A: I'm the same way, you pretty much described my experience with Linear Algebra suddenly 'clicking' when it's explained geometrically. I found a really good book that treats alot of different LA concepts in this way, it's Numerical Linear Algebra by Trefethen. 
Check out chapter 4 for a geometric breakdown of Singular Value Decomposition!
A: Here is something I use when teaching an introductory linear algebra course.
If $V$ is a vector space over a field $\mathbb{F}$, then a line in $V$ can be considered as any set of the form 
$$
\mathcal{L} = \{ x+\alpha y \mid \alpha \in \mathbb{F}\} \subseteq V,
$$
in which $x$ and $y$ are elements of $V$ (note that this includes the degenerate case of a single point if $y=0$).

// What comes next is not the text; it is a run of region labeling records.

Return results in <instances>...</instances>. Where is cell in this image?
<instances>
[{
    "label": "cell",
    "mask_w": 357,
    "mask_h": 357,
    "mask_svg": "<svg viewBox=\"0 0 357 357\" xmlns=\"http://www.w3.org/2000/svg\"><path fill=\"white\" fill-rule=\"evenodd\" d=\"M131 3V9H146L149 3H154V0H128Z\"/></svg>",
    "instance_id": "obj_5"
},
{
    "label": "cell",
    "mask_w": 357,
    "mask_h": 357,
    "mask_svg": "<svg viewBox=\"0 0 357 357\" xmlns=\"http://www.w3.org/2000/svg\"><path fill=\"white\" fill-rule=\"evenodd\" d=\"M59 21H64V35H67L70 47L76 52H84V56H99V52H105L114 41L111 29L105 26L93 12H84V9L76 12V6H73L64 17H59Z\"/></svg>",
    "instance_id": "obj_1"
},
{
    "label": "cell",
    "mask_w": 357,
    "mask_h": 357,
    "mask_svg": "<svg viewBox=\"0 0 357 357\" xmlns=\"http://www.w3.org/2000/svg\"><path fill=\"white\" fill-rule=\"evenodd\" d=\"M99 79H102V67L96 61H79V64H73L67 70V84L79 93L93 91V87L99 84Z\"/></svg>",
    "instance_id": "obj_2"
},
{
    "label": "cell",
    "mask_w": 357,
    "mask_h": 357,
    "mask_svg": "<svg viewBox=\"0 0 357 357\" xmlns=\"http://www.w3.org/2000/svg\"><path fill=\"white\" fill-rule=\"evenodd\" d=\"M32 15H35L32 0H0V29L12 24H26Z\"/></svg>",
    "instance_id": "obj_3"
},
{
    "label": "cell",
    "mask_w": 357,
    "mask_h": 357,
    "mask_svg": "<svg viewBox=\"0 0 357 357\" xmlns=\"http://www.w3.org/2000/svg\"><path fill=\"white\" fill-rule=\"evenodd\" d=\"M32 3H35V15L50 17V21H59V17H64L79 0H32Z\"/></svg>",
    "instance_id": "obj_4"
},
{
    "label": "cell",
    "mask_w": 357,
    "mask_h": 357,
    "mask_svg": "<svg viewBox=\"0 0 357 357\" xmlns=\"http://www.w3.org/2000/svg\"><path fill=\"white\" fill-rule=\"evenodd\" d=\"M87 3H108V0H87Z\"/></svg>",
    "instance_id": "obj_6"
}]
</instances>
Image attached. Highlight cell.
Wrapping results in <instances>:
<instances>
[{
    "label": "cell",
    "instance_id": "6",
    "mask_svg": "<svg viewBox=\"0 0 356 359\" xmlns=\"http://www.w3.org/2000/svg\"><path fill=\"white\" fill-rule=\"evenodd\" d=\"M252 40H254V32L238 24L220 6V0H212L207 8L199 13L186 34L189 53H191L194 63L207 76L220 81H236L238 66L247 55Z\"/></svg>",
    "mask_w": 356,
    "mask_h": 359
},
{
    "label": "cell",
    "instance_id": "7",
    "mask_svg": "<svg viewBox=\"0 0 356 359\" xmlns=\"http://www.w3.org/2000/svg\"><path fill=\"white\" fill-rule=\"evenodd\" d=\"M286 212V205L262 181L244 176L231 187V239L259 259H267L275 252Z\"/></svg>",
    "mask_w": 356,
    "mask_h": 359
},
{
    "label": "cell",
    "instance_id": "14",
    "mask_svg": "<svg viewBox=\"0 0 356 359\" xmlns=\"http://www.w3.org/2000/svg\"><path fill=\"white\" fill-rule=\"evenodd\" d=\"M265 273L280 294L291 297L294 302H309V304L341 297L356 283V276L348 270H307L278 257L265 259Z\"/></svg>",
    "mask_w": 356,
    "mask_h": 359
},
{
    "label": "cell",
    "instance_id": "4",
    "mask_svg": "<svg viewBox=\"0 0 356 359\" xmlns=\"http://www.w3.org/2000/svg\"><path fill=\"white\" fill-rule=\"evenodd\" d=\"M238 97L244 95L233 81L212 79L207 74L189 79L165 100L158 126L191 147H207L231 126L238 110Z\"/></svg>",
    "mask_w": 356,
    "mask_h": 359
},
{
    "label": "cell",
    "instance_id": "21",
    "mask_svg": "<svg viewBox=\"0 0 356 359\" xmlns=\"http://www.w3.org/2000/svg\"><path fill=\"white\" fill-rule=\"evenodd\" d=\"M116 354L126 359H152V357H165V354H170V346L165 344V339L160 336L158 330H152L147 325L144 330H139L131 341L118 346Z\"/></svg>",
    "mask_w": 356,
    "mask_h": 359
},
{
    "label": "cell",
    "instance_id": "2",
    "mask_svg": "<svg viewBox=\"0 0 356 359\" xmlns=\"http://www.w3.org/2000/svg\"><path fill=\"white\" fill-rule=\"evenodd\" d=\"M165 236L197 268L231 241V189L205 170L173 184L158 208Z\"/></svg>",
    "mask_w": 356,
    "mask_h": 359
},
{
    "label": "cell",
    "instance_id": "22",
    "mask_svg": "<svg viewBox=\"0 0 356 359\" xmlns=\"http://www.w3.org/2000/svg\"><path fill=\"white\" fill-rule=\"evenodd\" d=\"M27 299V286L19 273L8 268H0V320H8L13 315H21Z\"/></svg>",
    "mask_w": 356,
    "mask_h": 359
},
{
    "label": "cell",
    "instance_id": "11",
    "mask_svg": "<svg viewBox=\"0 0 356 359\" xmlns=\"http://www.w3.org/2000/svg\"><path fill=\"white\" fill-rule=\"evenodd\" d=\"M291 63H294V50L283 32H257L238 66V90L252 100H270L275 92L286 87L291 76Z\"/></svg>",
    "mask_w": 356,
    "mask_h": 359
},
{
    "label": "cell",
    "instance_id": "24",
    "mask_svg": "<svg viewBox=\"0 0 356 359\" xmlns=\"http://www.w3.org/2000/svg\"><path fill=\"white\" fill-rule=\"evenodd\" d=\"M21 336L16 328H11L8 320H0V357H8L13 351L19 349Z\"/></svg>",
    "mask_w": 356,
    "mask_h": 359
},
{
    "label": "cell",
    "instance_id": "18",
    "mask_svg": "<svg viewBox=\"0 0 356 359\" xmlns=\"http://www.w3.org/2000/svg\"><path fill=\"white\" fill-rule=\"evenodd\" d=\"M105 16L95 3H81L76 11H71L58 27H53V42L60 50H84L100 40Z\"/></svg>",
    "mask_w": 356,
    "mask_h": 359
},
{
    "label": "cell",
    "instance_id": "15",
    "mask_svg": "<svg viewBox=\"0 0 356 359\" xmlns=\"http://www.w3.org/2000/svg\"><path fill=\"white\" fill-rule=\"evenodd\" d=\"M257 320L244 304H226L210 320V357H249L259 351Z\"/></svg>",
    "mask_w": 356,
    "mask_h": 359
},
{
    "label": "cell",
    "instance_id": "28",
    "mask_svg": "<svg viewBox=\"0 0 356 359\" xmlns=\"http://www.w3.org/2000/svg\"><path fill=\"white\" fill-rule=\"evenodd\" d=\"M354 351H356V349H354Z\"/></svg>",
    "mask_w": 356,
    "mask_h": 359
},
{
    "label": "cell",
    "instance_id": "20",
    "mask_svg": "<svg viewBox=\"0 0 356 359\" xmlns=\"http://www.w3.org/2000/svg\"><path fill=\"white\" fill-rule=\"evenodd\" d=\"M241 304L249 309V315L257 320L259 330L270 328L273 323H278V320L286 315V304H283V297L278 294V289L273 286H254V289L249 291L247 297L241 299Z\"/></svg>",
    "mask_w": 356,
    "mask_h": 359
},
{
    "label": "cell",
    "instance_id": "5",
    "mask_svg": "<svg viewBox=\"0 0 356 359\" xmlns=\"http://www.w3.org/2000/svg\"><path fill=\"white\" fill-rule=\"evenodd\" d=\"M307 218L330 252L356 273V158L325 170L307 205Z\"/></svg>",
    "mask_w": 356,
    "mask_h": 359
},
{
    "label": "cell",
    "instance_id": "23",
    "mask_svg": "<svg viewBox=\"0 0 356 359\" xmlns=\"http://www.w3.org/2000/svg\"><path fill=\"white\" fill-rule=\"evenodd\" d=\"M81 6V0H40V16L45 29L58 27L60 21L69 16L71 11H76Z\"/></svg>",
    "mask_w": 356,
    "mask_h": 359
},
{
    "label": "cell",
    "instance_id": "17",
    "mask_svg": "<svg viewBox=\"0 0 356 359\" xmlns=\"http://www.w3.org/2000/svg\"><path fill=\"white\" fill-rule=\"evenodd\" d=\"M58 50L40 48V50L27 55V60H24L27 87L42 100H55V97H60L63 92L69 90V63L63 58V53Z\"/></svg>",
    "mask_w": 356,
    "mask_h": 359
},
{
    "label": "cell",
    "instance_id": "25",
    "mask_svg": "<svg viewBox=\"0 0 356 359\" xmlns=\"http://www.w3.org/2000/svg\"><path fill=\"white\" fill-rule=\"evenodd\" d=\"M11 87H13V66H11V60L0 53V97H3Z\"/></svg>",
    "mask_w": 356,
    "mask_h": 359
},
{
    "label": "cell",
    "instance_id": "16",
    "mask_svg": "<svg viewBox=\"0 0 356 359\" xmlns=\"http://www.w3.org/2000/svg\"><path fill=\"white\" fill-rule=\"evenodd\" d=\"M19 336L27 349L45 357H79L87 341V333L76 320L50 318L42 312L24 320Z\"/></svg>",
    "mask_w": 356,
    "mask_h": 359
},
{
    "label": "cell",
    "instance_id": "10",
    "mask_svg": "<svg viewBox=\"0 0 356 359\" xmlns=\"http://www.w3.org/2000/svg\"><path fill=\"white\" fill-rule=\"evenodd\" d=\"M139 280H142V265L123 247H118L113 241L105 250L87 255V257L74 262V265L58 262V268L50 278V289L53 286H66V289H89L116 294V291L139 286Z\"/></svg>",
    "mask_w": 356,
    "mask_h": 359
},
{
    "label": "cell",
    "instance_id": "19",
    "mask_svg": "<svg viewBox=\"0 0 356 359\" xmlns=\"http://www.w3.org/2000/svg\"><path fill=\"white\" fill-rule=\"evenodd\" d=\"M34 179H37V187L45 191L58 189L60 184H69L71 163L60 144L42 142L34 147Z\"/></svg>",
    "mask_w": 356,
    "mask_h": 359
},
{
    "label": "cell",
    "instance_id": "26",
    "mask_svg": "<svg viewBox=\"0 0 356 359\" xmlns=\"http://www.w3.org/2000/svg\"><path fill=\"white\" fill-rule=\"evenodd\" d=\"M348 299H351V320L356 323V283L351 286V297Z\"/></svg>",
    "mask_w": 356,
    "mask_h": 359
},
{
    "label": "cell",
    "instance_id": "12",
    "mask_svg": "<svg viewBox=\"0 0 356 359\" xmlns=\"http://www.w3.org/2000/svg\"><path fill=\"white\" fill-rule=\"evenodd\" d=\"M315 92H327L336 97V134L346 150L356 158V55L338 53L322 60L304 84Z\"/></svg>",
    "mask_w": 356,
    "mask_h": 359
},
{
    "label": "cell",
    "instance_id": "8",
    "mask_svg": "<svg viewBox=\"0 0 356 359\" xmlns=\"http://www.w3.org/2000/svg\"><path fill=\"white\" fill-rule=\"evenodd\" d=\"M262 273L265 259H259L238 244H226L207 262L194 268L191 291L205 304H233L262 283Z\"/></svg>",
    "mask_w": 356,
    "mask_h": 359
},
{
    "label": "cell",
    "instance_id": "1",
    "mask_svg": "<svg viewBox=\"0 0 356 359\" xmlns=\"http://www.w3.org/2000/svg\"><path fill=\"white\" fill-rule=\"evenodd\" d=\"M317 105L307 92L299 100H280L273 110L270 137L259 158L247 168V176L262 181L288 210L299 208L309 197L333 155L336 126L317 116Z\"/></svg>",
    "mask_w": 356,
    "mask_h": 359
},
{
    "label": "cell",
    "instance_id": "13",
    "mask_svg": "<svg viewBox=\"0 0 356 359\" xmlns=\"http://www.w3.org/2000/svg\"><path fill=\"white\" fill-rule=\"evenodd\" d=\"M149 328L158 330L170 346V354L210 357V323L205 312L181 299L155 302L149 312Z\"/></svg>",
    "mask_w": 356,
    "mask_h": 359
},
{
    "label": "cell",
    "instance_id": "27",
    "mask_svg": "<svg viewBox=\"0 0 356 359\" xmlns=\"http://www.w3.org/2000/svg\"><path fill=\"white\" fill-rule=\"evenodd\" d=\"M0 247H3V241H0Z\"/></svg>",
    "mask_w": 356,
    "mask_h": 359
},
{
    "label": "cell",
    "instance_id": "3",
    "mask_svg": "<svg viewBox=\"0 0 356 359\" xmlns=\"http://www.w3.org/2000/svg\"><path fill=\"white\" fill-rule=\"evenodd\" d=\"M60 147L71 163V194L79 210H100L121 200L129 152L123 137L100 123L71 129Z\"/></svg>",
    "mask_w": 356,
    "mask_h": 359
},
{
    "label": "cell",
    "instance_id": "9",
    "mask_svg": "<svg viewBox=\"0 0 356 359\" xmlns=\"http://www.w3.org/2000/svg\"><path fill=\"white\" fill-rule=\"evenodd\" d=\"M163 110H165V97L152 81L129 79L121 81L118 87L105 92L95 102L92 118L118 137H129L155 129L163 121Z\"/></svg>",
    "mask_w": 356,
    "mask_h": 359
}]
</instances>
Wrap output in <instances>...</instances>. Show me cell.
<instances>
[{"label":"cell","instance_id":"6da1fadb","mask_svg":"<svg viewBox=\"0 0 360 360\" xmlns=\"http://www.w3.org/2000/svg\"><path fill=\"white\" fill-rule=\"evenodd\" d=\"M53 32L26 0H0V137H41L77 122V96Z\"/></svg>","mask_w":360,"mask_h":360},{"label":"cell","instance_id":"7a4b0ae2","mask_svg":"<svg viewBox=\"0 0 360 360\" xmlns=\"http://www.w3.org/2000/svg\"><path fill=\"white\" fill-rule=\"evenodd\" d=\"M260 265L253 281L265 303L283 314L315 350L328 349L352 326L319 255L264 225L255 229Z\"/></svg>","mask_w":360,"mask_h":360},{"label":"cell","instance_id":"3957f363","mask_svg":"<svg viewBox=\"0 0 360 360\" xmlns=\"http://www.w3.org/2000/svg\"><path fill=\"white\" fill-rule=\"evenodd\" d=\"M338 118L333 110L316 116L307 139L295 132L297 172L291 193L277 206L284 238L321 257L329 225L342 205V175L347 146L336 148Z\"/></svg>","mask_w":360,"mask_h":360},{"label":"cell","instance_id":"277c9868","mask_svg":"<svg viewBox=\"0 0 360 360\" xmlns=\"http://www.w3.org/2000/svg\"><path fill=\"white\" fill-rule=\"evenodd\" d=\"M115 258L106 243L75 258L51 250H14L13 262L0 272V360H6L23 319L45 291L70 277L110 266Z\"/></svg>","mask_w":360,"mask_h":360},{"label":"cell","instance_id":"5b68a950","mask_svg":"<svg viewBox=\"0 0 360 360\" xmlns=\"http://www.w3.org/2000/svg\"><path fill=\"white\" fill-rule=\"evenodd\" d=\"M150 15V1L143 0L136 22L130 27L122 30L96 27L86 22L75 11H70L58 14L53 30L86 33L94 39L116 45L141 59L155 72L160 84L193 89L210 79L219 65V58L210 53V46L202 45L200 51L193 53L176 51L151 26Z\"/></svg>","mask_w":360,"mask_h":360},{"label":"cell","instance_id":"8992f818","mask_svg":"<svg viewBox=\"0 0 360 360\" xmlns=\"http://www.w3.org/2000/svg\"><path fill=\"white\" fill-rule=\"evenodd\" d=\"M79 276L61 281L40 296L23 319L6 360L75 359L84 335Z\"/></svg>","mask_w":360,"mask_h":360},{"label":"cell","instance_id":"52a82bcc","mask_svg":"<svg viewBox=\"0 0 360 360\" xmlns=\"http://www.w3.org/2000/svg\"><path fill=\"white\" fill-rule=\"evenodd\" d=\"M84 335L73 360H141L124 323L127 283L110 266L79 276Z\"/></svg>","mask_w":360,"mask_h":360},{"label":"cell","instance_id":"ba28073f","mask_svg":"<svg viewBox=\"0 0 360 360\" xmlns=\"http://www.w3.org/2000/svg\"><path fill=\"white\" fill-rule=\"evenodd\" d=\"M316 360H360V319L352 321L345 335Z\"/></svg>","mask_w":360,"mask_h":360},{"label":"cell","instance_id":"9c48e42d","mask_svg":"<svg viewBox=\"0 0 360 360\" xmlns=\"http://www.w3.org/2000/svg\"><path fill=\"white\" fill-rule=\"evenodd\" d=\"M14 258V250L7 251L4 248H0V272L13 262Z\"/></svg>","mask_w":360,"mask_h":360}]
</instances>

If $T:V \longrightarrow W$ is a linear transformation, then 
$$
T(\mathcal{L}) = \{ T(x)+\alpha T(y) \mid \alpha \in \mathbb{F}\}.
$$
Thus, linear transformations map lines to lines. (This is the explanation I give as to why the word 'linear' is used in 'linear transformation'.)
It is worth noting that this condition is not sufficient for linearity: affine transformations of the form $x \longmapsto Ax + b$ will also map lines to lines. 
A: An intuitive view point of the Primary Decomposition Theorem for Eigenspaces is to consider an orthonormal basis. For example, for the vector space $\mathbb{R}^3$ spanned by $\left\{\mathbf{\hat{i}}, \mathbf{\hat{j}}, \mathbf{\hat{k}}\right\}$, the eigenspaces are $\mathcal{E}_1 = \mathcal{L}\left(\left\{\mathbf{\hat{i}}\right\}\right)$, $\mathcal{E}_2 = \mathcal{L}\left(\left\{\mathbf{\hat{j}}\right\}\right)$, and $\mathcal{E}_3 = \mathcal{L}\left(\left\{\mathbf{\hat{k}}\right\}\right)$.
By the Primary Decomposition Theorem for Eigenspaces, $$\mathbb{R}^3 = \mathcal{E}_1 \oplus \mathcal{E}_2 \oplus \mathcal{E}_3$$
And thus any vector must be uniquely expressed by the eigenvectors of the space, in this case $\mathbb{R}^3$. For an orthonormal basis, it is easy to see why the direct sum should span the entire space, since the eigenspaces correspond to the linear span of each basis element.
It should then be easier to have an intuition for what is happening for any eigenbasis of $V$ that is not necessarily orthonormal.
A: Although old and quite hard to obtain, Fekete's Real Linear Algebra is probably the perfect book for this. With a hit in generality with it's focus on $\mathbb{R}^n$, it delivers quite a geometric take on the whole subject you can hardly find elsewhere, with even an Applications (to geometry) section in every chapter.
A: The vector $y-x$ connects the end of $x$ to the end of $y$.